** Start Supplied records **

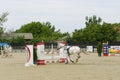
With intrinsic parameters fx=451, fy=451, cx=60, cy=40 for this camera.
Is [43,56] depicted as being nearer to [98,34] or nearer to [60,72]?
[60,72]

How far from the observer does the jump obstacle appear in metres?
29.7

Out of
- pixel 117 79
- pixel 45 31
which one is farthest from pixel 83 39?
pixel 117 79

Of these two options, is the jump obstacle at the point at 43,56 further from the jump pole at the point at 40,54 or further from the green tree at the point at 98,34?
the green tree at the point at 98,34

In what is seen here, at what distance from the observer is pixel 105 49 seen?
52594 millimetres

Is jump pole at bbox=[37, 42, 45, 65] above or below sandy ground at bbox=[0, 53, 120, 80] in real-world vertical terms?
above

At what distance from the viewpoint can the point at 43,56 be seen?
3112cm

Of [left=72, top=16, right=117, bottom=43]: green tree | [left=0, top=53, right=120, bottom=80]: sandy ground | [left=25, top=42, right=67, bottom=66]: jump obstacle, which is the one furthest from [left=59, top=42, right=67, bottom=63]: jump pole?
[left=72, top=16, right=117, bottom=43]: green tree

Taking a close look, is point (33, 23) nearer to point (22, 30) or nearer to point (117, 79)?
point (22, 30)

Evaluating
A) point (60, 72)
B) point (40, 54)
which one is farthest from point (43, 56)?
point (60, 72)

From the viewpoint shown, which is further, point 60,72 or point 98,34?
point 98,34

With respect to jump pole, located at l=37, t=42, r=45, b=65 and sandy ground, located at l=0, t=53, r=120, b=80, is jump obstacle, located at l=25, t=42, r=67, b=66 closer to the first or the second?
jump pole, located at l=37, t=42, r=45, b=65

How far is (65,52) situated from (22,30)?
378 ft

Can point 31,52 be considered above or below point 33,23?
below

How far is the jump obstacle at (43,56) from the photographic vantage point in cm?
2969
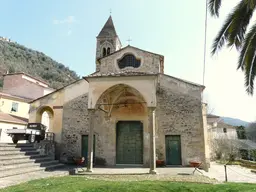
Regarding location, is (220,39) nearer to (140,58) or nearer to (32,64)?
(140,58)

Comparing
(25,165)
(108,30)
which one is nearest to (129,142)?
(25,165)

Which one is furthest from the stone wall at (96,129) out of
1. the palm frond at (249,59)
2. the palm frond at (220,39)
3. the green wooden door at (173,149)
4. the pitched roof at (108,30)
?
the pitched roof at (108,30)

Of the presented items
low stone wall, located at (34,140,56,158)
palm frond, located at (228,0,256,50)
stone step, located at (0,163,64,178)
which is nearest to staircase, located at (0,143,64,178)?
stone step, located at (0,163,64,178)

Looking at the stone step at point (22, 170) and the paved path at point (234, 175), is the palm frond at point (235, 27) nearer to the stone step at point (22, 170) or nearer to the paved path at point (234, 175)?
the paved path at point (234, 175)

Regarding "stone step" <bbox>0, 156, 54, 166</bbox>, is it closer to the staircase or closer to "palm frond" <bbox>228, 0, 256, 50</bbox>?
the staircase

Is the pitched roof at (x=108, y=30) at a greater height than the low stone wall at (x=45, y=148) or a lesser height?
greater

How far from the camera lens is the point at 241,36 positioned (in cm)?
845

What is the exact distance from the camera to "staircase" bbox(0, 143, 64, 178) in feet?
30.3

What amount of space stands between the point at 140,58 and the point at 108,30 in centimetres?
1432

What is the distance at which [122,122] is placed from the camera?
15523mm

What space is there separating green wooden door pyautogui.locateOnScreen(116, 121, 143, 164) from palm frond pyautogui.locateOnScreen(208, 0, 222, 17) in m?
9.10

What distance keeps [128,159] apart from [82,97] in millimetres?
5643

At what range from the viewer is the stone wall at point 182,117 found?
45.5 ft

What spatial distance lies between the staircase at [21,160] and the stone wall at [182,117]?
23.0 feet
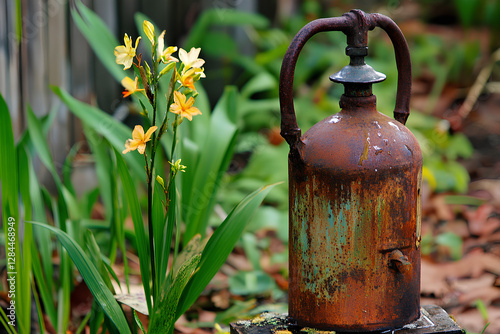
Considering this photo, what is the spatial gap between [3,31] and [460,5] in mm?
3806

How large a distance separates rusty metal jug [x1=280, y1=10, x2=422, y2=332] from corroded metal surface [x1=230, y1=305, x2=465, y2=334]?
3 centimetres

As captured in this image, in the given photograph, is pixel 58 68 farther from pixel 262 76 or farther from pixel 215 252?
pixel 215 252

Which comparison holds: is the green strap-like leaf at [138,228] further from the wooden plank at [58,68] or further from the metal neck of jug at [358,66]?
the wooden plank at [58,68]

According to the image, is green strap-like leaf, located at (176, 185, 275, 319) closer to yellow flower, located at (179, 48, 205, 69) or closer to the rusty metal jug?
the rusty metal jug

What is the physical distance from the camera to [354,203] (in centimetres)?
152

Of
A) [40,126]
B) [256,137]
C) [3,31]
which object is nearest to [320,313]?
[40,126]

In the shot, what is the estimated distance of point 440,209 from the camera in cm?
323

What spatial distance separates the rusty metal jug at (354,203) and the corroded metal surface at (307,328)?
3cm

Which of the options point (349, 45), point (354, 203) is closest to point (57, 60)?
point (349, 45)

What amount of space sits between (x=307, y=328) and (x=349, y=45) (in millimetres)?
733

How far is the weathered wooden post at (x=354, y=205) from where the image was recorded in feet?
4.95

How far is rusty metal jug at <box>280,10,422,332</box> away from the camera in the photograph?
1.51 m

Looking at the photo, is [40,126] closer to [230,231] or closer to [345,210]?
[230,231]

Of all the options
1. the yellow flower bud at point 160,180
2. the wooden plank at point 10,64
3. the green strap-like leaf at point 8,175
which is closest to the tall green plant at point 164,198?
the yellow flower bud at point 160,180
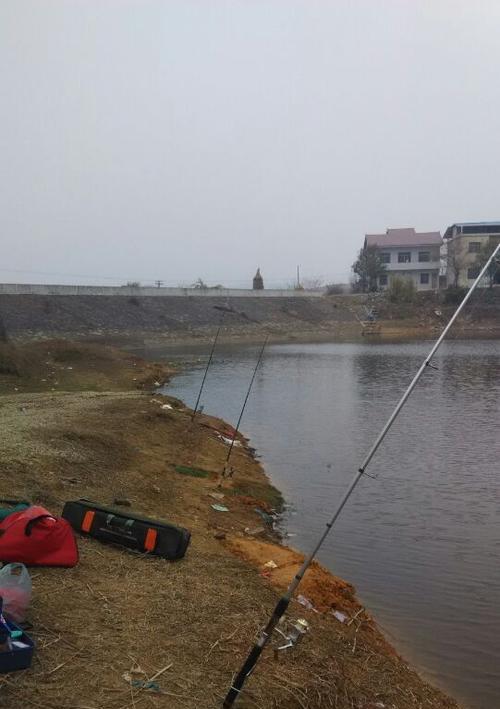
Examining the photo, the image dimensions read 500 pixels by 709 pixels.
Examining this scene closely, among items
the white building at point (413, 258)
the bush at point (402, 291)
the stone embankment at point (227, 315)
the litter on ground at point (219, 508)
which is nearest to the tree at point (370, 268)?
the white building at point (413, 258)

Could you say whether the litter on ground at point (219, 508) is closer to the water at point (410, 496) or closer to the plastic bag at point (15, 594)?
the water at point (410, 496)

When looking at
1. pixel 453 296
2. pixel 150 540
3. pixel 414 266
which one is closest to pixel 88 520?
pixel 150 540

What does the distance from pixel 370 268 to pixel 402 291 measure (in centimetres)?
970

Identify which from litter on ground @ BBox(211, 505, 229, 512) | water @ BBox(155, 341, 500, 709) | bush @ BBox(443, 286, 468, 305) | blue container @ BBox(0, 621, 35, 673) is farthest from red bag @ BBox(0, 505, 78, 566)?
bush @ BBox(443, 286, 468, 305)

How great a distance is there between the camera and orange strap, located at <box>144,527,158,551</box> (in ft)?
21.2

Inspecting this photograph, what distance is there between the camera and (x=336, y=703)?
4.54m

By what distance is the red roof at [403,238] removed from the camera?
8186 cm

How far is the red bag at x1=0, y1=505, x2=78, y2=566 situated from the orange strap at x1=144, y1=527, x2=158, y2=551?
82 centimetres

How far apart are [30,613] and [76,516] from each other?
2.03 meters

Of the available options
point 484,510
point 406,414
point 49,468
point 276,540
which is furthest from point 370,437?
point 49,468

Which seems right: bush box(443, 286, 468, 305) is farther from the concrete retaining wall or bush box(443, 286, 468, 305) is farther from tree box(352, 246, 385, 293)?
the concrete retaining wall

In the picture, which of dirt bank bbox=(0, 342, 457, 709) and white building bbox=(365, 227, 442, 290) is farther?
white building bbox=(365, 227, 442, 290)

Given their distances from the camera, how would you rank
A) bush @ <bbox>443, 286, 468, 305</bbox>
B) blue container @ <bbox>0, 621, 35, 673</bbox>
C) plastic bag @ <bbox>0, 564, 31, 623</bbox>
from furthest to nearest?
bush @ <bbox>443, 286, 468, 305</bbox>
plastic bag @ <bbox>0, 564, 31, 623</bbox>
blue container @ <bbox>0, 621, 35, 673</bbox>

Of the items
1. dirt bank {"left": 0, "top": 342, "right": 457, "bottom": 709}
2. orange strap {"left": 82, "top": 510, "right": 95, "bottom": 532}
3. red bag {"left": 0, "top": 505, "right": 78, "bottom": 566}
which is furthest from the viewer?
orange strap {"left": 82, "top": 510, "right": 95, "bottom": 532}
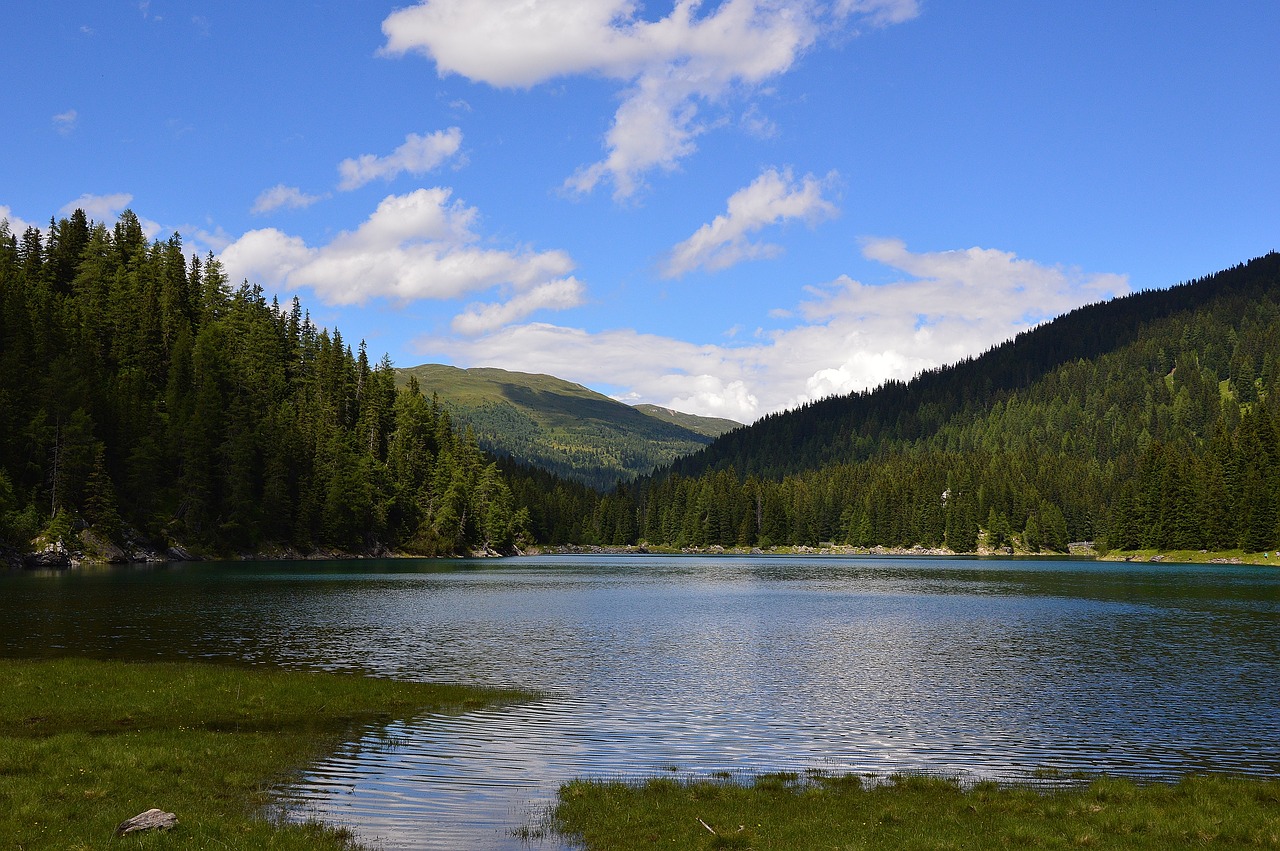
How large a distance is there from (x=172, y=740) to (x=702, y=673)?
961 inches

** End Supplied records **

• [Task requirements] Write down exactly the lines running from the line with "Of the available options" through the end of the material, both ends included, and none of the pictures.

• [Final answer]
Of the available options
point 484,510
point 406,414
point 49,468
point 276,540
which is furthest from point 370,437?
point 49,468

Which seems right: bush box(443, 286, 468, 305) is farther from the concrete retaining wall or bush box(443, 286, 468, 305) is farther from tree box(352, 246, 385, 293)?
the concrete retaining wall

In the picture, which of dirt bank bbox=(0, 342, 457, 709) and white building bbox=(365, 227, 442, 290) is farther?
white building bbox=(365, 227, 442, 290)

Given their distances from the camera, how would you rank
A) bush @ <bbox>443, 286, 468, 305</bbox>
B) blue container @ <bbox>0, 621, 35, 673</bbox>
C) plastic bag @ <bbox>0, 564, 31, 623</bbox>
from furthest to nearest?
bush @ <bbox>443, 286, 468, 305</bbox>
plastic bag @ <bbox>0, 564, 31, 623</bbox>
blue container @ <bbox>0, 621, 35, 673</bbox>

Of the items
1. dirt bank {"left": 0, "top": 342, "right": 457, "bottom": 709}
2. orange strap {"left": 82, "top": 510, "right": 95, "bottom": 532}
3. red bag {"left": 0, "top": 505, "right": 78, "bottom": 566}
which is furthest from the viewer?
orange strap {"left": 82, "top": 510, "right": 95, "bottom": 532}
How large a distance is there from (x=172, y=740) to (x=702, y=673)?
961 inches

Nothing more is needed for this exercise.